Votre colloque m'a paru intéressant à plus d'un titre, et en plus des motifs ci-dessus, il y a aussi d'autres raisons pour lesquelles j'ai souhaité m'y associer.
Tout d'abord par ses organisateurs, BrailleNet en France est issue de l'action d'un laboratoire de recherche, l'INSERM et l'Université Paris VI. Avec cinq ans d'existence, cette association montre comment des chercheurs peuvent être ouverts à s'impliquer dans la société civile, dans l'intérêt général. C'est cette recherche que je souhaite notamment promouvoir, ouverte vers l'extérieur, vers l'entreprise, vers le milieu associatif, vers l'innovation et le transfert, vers tous nos concitoyens, utilisant les nouvelles technologies, oeuvrant de manière pédagogique pour tous.
Je mentionnerai un des projets créés et entretenus par BrailleNet, le serveur Hélène permettant la numérisation en braille des grands ouvrages de la littérature française. Ce serveur s'appuie sur l'INRIA de Grenoble, montrant là aussi une recherche ouverte vers l'extérieur, au bénéfice de tous.
J'ai souhaité m'associer à votre colloque aussi, compte tenu des thèmes que vous avez choisis dans votre colloque, qui recoupe sous l'angle particulier du handicap ma priorité qui est de promouvoir les usages de l'Internet pour tous. Usages éducatifs que vous abordez ce matin. Usages culturels, numérisation du patrimoine que vous abordez cet après-midi.
Enfin, troisième raison d'inaugurer vos travaux, le caractère européen de votre colloque, visant à promouvoir un projet de certification européenne pour garantir une accessibilité aux sites Web, en liaison avec le W3C.
C'est cette démarche européenne qu'il convient de promouvoir, dans le domaine de l'accessibilité aux handicapés, mais aussi dans les thèmes plus généraux que j'abordais au début, la recherche technologique et la diffusion de l'innovation parmi la population handicapée. Ce sujet doit réellement être mené à un niveau européen, notamment avec les grands industriels actifs dans ce secteur.

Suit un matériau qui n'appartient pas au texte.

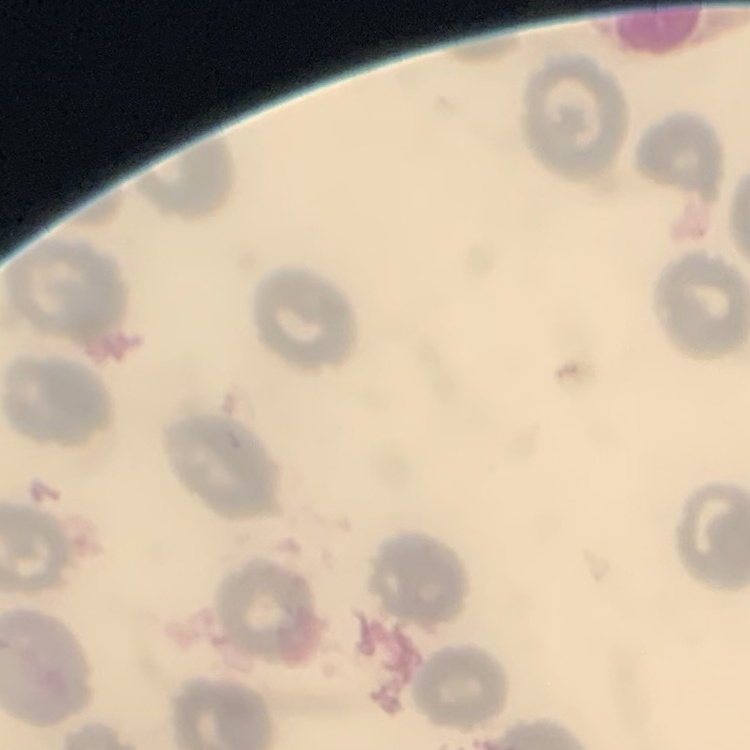

Summary:
  - Red blood cell morphology: no rouleaux formation
  - Image type: one tile cut from a larger photomicrograph
  - Preparation: thin blood film
  - Stain: Field's or Giemsa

Voilà, je laisse donc la place à BrailleNet et ses partenaires belges, britanniques, hollandais, grecs, allemands, autrichiens, hongrois, irlandais, espagnols, italiens, danois, pour la signature de cet accord EuroAccessibility que vous présentez à la Commission Européenne et que je suivrai avec intérêt.
Je vous remercie de votre attention.